*REQUIRED TASK:* The output should consist solely of the line containing "At what distance from the lens" and the lines that follow it through the end of the data below.
***** GIVEN RECORDS *****
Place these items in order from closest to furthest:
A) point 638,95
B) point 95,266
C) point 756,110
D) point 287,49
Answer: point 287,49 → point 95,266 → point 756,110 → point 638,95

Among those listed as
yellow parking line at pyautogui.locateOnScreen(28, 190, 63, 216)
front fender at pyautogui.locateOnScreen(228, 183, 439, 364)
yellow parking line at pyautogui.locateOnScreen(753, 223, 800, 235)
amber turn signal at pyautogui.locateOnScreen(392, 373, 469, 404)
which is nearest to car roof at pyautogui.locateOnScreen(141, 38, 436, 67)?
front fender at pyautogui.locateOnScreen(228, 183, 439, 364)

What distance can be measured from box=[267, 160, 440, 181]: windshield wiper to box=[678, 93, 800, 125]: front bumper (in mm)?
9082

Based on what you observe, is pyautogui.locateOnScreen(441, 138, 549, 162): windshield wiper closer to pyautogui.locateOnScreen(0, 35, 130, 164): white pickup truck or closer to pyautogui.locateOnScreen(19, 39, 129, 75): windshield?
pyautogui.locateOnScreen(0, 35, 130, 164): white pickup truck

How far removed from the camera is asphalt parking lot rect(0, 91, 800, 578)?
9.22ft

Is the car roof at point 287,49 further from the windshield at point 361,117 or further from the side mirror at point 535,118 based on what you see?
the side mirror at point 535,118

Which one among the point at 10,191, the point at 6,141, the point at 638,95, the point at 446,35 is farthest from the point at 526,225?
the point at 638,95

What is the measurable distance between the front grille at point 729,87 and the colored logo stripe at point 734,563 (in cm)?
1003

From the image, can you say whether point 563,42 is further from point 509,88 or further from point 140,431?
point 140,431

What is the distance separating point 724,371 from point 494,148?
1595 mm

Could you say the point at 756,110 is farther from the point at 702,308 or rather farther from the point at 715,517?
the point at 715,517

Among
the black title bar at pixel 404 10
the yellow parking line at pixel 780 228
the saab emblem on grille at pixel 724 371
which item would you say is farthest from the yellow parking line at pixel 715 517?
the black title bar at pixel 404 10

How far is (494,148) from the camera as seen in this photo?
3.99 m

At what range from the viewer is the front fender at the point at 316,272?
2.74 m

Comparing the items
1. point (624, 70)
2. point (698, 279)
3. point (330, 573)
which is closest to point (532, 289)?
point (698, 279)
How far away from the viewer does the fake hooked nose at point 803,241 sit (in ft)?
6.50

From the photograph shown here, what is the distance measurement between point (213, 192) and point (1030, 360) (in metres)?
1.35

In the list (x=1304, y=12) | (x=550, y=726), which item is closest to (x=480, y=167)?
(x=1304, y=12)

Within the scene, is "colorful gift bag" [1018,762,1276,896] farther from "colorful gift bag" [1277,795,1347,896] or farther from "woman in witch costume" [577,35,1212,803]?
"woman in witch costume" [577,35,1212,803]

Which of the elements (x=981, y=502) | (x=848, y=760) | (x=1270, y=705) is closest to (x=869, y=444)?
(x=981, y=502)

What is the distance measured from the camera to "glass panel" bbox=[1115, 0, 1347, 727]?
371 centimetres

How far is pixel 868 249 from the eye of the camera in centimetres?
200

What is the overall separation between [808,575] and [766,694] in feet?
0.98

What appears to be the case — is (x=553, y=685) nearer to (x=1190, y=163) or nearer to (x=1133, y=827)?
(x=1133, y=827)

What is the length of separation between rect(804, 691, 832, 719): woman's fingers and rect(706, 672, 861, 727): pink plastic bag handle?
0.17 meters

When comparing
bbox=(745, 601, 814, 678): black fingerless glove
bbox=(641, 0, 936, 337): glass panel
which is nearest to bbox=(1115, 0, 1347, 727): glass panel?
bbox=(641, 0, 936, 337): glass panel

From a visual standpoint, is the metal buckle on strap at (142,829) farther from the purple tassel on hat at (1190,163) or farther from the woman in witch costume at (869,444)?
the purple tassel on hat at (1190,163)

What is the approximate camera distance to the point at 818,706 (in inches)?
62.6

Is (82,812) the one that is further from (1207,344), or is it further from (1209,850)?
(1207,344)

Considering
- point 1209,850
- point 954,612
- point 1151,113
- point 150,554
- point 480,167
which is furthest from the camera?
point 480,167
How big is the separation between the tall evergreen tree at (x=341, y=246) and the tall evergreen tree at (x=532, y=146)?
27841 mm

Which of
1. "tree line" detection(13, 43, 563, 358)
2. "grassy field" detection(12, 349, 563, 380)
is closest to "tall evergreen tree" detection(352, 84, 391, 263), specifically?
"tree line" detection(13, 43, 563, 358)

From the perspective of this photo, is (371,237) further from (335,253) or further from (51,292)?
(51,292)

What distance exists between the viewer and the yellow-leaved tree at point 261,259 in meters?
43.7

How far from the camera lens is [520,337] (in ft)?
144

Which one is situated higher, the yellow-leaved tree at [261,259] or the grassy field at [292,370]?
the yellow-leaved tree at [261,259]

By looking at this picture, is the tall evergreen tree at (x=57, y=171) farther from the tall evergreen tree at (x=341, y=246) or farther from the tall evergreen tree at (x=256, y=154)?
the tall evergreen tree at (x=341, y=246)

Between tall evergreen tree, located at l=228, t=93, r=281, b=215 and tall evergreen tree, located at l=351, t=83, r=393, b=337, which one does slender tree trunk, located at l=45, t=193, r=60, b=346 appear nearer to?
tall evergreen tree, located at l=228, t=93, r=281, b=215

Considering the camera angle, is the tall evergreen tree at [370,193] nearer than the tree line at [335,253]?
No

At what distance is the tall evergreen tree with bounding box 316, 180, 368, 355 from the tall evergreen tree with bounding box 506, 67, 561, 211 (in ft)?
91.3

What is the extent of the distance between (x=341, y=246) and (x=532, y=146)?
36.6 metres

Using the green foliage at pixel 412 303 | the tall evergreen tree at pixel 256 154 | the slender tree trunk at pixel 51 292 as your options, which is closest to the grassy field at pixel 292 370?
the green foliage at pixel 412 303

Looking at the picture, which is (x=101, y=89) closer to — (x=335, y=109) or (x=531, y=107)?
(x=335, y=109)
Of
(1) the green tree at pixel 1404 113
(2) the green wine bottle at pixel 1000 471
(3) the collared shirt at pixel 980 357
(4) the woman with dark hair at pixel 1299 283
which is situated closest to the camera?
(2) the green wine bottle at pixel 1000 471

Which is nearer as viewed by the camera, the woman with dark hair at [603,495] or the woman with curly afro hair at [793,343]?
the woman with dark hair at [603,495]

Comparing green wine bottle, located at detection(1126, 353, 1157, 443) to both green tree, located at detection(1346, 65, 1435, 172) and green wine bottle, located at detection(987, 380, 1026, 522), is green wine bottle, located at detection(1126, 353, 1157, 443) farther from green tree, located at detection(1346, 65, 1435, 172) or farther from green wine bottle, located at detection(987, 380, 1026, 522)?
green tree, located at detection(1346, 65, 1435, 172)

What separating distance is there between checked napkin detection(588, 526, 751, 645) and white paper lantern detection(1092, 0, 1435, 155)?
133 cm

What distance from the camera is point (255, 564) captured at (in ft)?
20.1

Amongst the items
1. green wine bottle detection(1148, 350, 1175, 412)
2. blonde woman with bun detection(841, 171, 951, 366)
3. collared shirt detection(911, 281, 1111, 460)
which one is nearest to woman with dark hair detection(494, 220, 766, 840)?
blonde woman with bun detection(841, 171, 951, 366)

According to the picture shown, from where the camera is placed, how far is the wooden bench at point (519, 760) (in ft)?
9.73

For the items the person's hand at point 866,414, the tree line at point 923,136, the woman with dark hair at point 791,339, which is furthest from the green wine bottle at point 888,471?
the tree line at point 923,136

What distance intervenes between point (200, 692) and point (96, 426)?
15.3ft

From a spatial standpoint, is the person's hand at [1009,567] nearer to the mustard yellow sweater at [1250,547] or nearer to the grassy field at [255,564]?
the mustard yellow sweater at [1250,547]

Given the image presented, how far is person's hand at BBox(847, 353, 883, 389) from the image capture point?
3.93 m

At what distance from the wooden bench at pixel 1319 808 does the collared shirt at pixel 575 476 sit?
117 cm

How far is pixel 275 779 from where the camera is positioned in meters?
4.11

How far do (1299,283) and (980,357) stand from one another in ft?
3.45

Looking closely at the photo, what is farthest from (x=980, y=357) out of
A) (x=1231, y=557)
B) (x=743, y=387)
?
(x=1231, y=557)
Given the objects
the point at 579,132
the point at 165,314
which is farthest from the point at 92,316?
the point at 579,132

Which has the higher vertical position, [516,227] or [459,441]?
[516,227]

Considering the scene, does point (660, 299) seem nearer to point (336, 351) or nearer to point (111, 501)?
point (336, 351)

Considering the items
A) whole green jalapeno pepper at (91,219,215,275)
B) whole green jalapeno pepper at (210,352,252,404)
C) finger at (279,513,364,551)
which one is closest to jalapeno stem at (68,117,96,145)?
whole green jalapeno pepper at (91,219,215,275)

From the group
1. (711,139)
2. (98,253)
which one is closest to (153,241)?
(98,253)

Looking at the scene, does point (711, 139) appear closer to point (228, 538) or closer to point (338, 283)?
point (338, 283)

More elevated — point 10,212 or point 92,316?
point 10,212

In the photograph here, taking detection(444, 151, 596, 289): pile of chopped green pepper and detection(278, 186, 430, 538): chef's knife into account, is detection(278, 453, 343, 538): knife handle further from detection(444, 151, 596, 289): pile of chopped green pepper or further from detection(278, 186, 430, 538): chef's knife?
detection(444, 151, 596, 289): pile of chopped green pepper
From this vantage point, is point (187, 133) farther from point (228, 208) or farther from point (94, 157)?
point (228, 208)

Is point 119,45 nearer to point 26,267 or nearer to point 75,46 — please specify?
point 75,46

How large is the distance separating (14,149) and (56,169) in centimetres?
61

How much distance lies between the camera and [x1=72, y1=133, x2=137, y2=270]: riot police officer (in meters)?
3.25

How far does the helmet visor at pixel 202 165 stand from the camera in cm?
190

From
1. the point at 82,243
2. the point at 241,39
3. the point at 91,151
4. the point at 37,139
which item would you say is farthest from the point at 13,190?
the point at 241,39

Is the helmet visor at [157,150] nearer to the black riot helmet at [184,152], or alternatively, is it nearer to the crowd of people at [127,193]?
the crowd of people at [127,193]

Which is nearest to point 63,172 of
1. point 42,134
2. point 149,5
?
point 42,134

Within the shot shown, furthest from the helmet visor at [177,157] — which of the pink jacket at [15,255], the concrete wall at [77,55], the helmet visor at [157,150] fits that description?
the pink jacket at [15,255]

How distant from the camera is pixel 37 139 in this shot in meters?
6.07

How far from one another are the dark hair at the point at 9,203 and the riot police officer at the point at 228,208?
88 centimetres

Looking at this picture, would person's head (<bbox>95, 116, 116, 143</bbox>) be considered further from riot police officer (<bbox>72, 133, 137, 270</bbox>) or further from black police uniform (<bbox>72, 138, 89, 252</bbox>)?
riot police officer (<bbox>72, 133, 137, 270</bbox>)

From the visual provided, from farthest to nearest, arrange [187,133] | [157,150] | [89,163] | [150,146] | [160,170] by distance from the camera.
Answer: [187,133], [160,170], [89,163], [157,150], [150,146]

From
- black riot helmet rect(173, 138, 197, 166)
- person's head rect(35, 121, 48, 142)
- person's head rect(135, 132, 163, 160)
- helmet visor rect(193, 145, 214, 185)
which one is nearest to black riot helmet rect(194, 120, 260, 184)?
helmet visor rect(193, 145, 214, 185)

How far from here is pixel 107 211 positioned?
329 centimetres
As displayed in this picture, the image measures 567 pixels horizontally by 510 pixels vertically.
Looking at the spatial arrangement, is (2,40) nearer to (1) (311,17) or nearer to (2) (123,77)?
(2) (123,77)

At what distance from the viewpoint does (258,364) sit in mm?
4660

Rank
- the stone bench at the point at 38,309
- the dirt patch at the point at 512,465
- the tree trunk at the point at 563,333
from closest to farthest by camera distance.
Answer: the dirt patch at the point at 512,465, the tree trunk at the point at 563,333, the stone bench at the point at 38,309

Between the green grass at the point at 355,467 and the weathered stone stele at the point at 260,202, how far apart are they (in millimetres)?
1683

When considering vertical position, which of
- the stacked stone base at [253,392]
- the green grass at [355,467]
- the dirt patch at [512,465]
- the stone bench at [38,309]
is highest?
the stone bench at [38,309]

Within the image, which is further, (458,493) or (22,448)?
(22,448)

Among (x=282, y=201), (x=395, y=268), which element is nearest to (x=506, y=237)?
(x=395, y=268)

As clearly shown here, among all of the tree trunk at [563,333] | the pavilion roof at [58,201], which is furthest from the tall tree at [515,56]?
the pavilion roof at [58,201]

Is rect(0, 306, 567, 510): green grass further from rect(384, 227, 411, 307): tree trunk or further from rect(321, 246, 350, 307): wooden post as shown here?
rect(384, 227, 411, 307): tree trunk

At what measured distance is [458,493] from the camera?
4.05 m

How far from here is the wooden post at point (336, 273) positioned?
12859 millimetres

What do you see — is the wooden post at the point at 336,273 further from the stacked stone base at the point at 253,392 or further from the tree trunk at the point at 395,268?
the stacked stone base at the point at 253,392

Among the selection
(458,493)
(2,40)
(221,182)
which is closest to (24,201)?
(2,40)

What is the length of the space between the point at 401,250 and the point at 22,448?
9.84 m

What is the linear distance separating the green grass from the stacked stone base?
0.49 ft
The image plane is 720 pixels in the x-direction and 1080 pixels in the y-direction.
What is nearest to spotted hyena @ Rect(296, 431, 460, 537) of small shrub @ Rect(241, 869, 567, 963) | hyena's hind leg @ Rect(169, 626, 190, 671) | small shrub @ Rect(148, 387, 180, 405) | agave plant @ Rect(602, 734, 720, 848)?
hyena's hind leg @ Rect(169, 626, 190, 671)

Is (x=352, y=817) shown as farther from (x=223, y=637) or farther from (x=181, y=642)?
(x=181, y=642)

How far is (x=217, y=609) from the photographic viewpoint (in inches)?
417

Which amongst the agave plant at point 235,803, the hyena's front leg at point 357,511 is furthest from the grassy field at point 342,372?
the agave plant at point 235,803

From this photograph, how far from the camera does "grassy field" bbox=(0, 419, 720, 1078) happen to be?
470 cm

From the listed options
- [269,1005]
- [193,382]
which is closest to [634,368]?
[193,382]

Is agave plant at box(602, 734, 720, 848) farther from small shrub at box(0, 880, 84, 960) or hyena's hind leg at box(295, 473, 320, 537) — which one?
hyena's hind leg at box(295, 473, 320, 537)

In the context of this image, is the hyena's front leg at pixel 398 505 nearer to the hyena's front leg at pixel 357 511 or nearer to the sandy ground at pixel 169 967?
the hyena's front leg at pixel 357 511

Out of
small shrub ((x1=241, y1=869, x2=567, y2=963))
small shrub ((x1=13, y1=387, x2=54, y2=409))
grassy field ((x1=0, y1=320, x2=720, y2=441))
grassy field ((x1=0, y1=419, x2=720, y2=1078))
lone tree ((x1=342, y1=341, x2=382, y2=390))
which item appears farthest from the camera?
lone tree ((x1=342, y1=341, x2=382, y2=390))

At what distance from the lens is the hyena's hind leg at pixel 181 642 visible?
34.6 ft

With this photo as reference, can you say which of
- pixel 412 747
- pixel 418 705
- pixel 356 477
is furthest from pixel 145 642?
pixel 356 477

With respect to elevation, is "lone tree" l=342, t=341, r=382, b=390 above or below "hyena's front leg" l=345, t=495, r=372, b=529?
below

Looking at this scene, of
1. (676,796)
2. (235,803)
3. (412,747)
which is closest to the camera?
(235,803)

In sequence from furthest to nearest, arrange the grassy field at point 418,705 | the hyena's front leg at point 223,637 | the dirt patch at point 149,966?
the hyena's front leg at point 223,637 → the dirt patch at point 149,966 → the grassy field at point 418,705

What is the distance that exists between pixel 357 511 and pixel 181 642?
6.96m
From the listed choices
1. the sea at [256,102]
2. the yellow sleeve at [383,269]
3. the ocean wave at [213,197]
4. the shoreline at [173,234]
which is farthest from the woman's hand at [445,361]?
*****
*EXERCISE SOLUTION:*
At what distance from the lens is the hyena's hind leg at pixel 181 642 visible?
34.6 ft

With this photo as reference, can you say which of
- pixel 412 747
- pixel 418 705
- pixel 356 477
is furthest from pixel 145 642?
pixel 356 477

With respect to elevation, is "lone tree" l=342, t=341, r=382, b=390 above or below "hyena's front leg" l=345, t=495, r=372, b=529?
below

Looking at this scene, of
1. (676,796)
2. (235,803)
3. (412,747)
which is closest to the camera?
(235,803)

In sequence from furthest to nearest, arrange the grassy field at point 418,705 | the hyena's front leg at point 223,637 | the dirt patch at point 149,966?
the hyena's front leg at point 223,637 → the dirt patch at point 149,966 → the grassy field at point 418,705

What is the distance that exists between pixel 357 511 and pixel 181 642?
6.96m
From the listed choices
1. the sea at [256,102]
2. the yellow sleeve at [383,269]
3. the ocean wave at [213,197]
4. the shoreline at [173,234]
which is farthest from the woman's hand at [445,361]?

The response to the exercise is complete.